設問:
a) PEセカンダリー市場に関する本文をもとに、次の問いに答えてください。
(i) PE投資のサイクルにおいて、投資期間は何年とされているか。
(ii) LPセカンダリー取引では、買い手はLPに代わって何を継承するか。
(iii) セカンダリー取引は、特定の状況や関係者によりいくつのカテゴリに種別分けできるか。
b) PEセカンダリー市場に関する本文から、「最近PE投資の持ち分のセカン」を含む語句で始め、「回、諸々を整理してみました。」の直後で終わる範囲を、一字一句変えずに再現してください。

最近PE投資の持ち分のセカンダリー市場が成長しており、注目を浴びています。市場の成熟に伴い、市場で扱われる対処も拡大して、より多くの参加者が市場に参入するようになりました。
当該市場での持ち分取引が徐々にメジャーなものになり、ポート整理やリバランスへの重要なツールとして受け入れられています。今回、諸々を整理してみました。

<定義>
・スタートアップに対する既出資持分の売却/購入を行う取引所
 └PE投資家/LPが投資撤退/資産流動化/ポートフォリオ調整を行う
  (ディスカウントバリューで購入できる可能性)
 └投資先の実績がクリアになった段階で出資価値を算定する場所
・PE独自の制約がセカンダリー取引需要を増大させることに繋がった
[Ex;PE投資のサイクル]
・PFファンドは通常10-12年だが、ファンドのライフサイクルが終了する前にポジション終了/整理する場合にセカンダリーマーケットは機能する
 └ソーシング;GP/FM(ファンマネ)が案件発掘し、LPの払込資本金の一部で出資
  →投資期間は3-6年
 └ハーベスティング;FMが出資持分を売却、投資家への利益分配を開始

<セカンダリー取引の概要>
-種別-
・セカンダリー取引では、投資家が所有権を買い取って、初期投資家のコミットメント(キャピタルコールなど)を引き受ける。特定の状況や関係者により、3つのカテゴリに種別分けできる
[1;LPセカンダリー取引]
・最も一般的な取引で既存LPがセカンダリーバイヤーに売却
 └買い手はLPに代わって全ての権利/義務を継承
[2;GP主導型取引]
・様々なタイプが想定しうるが、最もポピュラーなのは[継続的ビークル取引」

提供情報:
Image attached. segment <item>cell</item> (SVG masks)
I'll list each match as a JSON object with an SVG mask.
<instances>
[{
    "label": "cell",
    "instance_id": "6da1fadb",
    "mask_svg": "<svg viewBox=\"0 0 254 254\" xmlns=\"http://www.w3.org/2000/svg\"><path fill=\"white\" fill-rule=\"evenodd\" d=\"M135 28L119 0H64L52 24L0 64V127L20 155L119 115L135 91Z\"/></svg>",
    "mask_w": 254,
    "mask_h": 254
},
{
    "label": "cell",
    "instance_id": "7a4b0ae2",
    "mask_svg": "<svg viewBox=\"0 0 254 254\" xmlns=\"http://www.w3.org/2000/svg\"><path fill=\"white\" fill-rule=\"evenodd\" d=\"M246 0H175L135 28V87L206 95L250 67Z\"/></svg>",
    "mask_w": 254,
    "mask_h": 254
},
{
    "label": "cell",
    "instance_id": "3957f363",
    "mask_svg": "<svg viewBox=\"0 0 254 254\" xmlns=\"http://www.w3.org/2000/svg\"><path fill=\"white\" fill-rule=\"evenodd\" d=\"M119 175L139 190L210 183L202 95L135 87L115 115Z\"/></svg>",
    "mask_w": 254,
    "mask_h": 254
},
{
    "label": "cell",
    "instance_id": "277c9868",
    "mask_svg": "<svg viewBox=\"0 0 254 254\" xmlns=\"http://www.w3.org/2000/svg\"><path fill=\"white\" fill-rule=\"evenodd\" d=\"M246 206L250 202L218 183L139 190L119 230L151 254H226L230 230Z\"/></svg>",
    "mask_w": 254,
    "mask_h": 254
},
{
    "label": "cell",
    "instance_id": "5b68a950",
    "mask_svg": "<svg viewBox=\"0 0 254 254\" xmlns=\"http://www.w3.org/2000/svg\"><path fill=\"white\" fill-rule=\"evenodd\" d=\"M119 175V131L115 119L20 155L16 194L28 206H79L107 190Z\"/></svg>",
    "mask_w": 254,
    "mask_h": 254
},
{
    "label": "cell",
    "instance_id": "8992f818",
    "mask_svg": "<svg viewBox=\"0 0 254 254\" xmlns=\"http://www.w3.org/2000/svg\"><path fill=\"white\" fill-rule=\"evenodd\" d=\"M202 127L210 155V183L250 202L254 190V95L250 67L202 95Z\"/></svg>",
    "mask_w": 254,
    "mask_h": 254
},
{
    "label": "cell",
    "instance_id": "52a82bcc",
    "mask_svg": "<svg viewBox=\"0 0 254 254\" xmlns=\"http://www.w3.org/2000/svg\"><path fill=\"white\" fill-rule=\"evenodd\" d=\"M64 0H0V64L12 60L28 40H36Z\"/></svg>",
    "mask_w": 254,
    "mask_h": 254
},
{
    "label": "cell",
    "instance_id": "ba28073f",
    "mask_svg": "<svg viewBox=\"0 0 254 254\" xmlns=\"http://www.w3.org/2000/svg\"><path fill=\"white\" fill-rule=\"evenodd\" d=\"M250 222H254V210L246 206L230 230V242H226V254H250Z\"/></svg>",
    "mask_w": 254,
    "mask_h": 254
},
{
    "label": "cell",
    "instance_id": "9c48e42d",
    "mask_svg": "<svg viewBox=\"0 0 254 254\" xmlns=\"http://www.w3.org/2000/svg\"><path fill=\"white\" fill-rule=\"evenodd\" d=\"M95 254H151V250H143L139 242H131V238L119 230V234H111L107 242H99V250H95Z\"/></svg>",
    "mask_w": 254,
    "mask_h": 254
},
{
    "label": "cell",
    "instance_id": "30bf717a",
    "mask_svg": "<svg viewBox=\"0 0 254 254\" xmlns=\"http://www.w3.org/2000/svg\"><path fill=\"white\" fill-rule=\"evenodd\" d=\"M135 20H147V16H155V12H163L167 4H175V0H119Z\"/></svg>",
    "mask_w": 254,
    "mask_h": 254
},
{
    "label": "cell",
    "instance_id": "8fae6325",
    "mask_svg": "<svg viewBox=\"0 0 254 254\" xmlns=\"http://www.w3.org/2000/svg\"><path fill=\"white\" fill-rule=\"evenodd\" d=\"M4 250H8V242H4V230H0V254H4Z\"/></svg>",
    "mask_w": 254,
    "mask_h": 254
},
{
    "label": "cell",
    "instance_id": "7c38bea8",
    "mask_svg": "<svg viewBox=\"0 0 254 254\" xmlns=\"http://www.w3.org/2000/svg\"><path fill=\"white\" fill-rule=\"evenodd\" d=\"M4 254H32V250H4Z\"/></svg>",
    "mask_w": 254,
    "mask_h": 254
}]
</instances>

各設問の解答:
a)
(i) 3-6年
(ii) 全ての権利/義務
(iii) 3つ

b)
最近PE投資の持ち分のセカンダリー市場が成長しており、注目を浴びています。市場の成熟に伴い、市場で扱われる対処も拡大して、より多くの参加者が市場に参入するようになりました。
当該市場での持ち分取引が徐々にメジャーなものになり、ポート整理やリバランスへの重要なツールとして受け入れられています。今回、諸々を整理してみました。